┌──

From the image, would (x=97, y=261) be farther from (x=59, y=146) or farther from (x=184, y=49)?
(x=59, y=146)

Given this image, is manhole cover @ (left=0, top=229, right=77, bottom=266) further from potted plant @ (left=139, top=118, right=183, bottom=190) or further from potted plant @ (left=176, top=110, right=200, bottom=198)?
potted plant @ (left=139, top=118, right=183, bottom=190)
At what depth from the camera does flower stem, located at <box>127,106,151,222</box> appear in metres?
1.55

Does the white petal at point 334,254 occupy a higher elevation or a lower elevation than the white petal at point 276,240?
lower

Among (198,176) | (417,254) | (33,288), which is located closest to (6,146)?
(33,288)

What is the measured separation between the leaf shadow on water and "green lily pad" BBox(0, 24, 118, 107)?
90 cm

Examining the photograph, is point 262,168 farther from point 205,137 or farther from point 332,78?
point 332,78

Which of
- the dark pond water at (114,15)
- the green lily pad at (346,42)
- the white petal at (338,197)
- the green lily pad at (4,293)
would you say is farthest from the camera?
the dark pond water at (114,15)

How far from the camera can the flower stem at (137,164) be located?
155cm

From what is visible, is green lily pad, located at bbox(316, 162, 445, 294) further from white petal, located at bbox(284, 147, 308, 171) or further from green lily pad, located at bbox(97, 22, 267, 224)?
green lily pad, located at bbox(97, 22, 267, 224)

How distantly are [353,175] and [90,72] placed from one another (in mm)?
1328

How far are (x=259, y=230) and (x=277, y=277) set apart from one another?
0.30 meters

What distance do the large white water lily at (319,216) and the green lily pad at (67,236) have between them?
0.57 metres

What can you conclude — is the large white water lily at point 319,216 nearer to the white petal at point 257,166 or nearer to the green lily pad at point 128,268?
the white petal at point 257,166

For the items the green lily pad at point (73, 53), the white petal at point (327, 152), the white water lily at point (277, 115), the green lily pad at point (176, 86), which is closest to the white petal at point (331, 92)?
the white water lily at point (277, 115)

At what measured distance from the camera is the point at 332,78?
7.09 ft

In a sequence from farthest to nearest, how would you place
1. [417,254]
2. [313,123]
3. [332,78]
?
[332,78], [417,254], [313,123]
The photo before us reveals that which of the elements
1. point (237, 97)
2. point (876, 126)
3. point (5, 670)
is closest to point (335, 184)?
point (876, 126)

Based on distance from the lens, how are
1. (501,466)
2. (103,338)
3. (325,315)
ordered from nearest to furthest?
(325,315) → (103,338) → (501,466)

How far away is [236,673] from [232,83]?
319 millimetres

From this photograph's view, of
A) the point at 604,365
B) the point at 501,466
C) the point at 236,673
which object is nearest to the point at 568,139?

└──

List every line of the material above that contains the word "another". Uppercase and lowercase letters count as different.

How distantly are [353,175] and [90,72] placed from one another (in mm)?
How far are (x=259, y=230) and (x=277, y=277) set apart from one another?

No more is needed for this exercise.